Whole-genome sequencing results showed that the causative agent is a novel coronavirus.
Therefore, this virus is the seventh member of the coronavirus family to infect humans. The
World Health Organization (WHO) temporarily termed the new virus 2019 novel coronavirus
(2019-nCoV) on 12 January 2020 and then officially named this infectious disease coronavirus
disease 2019 (COVID-19) on 12 February 2020. Later, the International Committee on
Taxonomy of Viruses (ICTV) officially designated the virus as SARS-CoV-2 based on
phylogeny, taxonomy and established practice. Subsequently, human-to-human transmission of
COVID-19 occurring within Hong Kong has been shown in clinical data. Since COVID-19
initially emerged in China, the virus has evolved for four months and rapidly spread to other
countries worldwide as a global threat. On 11 March 2020, the WHO finally made the
assessment that COVID-19 can be characterized as a pandemic, following 1918 Spanish flu
(H1N1), 1957 Asian flu (H2N2), 1968 Hong Kong flu (H3N2), and 2009 Pandemic flu (H1N1),
which caused an estimated 50 million, 1.5 million, 1 million, and 300,000 human deaths,
respectively (2).
Bronchodilators
In this scenario, inhaled bronchodilators (IB) have been suggested as a possible treatment.

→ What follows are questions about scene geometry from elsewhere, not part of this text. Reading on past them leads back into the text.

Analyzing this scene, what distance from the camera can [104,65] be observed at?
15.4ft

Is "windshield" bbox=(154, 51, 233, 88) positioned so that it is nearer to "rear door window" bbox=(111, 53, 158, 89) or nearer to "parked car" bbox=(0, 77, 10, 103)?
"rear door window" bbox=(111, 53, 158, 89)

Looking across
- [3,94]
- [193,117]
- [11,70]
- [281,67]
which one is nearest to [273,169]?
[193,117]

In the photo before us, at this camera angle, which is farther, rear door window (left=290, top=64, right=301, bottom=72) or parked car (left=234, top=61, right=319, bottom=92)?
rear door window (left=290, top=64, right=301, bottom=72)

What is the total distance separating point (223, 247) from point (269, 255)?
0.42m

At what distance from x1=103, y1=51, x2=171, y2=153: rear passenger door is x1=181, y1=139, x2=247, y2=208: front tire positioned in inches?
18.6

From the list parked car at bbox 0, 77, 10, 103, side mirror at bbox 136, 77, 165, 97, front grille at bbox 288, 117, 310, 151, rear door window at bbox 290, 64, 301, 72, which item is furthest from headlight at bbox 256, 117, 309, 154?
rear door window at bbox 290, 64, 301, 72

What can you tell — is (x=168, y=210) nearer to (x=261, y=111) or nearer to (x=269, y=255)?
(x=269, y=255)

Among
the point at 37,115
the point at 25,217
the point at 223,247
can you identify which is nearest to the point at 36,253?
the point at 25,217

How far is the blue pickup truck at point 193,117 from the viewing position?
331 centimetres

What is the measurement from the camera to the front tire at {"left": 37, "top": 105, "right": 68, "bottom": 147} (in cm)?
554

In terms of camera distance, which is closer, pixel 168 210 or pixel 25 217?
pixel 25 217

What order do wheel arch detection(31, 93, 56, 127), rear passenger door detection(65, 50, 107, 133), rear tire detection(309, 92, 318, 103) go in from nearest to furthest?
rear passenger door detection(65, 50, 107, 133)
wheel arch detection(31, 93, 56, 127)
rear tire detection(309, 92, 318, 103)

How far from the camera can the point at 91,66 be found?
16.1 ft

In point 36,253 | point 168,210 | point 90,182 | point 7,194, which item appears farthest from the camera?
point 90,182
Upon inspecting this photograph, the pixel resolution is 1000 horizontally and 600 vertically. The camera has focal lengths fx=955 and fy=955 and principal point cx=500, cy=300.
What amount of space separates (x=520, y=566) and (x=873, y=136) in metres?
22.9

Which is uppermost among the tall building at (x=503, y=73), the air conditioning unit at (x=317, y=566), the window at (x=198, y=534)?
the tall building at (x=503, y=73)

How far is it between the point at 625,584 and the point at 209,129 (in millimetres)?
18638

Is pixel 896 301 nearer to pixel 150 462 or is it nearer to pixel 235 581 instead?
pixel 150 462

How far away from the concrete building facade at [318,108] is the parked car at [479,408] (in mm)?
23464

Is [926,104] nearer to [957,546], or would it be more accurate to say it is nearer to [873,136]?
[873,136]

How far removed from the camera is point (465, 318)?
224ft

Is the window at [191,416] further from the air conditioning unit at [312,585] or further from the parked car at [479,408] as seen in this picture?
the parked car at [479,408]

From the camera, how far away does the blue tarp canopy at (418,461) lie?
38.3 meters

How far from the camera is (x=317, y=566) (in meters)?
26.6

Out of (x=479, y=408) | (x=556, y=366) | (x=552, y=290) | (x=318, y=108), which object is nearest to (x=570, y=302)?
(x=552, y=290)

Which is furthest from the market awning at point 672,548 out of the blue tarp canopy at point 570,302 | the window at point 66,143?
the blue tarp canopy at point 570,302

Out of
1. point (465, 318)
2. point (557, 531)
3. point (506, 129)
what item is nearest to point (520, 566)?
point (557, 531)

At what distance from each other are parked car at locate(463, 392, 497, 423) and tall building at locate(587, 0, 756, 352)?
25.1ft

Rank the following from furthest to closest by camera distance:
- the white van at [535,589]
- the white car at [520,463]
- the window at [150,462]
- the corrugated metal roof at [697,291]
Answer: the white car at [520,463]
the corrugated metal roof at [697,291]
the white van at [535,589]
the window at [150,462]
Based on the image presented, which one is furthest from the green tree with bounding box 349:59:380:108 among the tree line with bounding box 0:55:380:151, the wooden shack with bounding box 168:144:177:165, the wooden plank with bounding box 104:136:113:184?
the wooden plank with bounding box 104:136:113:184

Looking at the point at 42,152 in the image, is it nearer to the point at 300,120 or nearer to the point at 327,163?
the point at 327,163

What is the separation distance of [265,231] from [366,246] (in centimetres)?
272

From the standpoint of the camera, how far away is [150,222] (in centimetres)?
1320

According to the WHO’s Anatomical Therapeutic Chemical (ATC) Classification, IB include
inhaled adrenergic, anticholinergics and corticosteroid. Thousands of hospitalized patients with
evidence of Covid-19 pneumonia worldwide have been prescribed these medications as part of
treatment for the disease. However, taking into account the pathophysiological mechanism of the
disease previously exposed, with development of hyper inflammation hypercoagulability and
potential fibrosis, the use of these drugs may be ineffective given the absence of airway
pathology (6).
Mechanism of action
The mechanism of action of bronchodilators includes targeting the beta-2 receptor, which is
a G-protein coupled receptor, in the lung airways. When the beta-2 receptor is activated, the
smooth muscle of the airway relaxes. Subsequently, the patient experiences better airflow for a
period. Consistent use of beta-2 agonists for an extended amount of time reduces their efficacy
due to the down-regulation of the beta-2 receptor in the airways. As such, a higher dose of
medicine is necessary to achieve the same result. Bronchodilator metabolism occurs in the
gastrointestinal tract by cytochrome P-450 enzymes. About 80% to 100% is excreted in the
urine, and less than 20% is excreted in faeces. Short-acting bronchodilators have a half-life of 3
to 6 hours, while longer-acting bronchodilators have a half-life of 18 to 24 hours (7).
NSAIDS
Ibuprofen is a nonsteroidal anti-inflammatory drug (NSAID) commonly used during any
infection accompanied by fever. It is an effective antipyretic and analgesic and is available over
the counter (OTC). Acetaminophen and ibuprofen are the two most extensively used antipyretics.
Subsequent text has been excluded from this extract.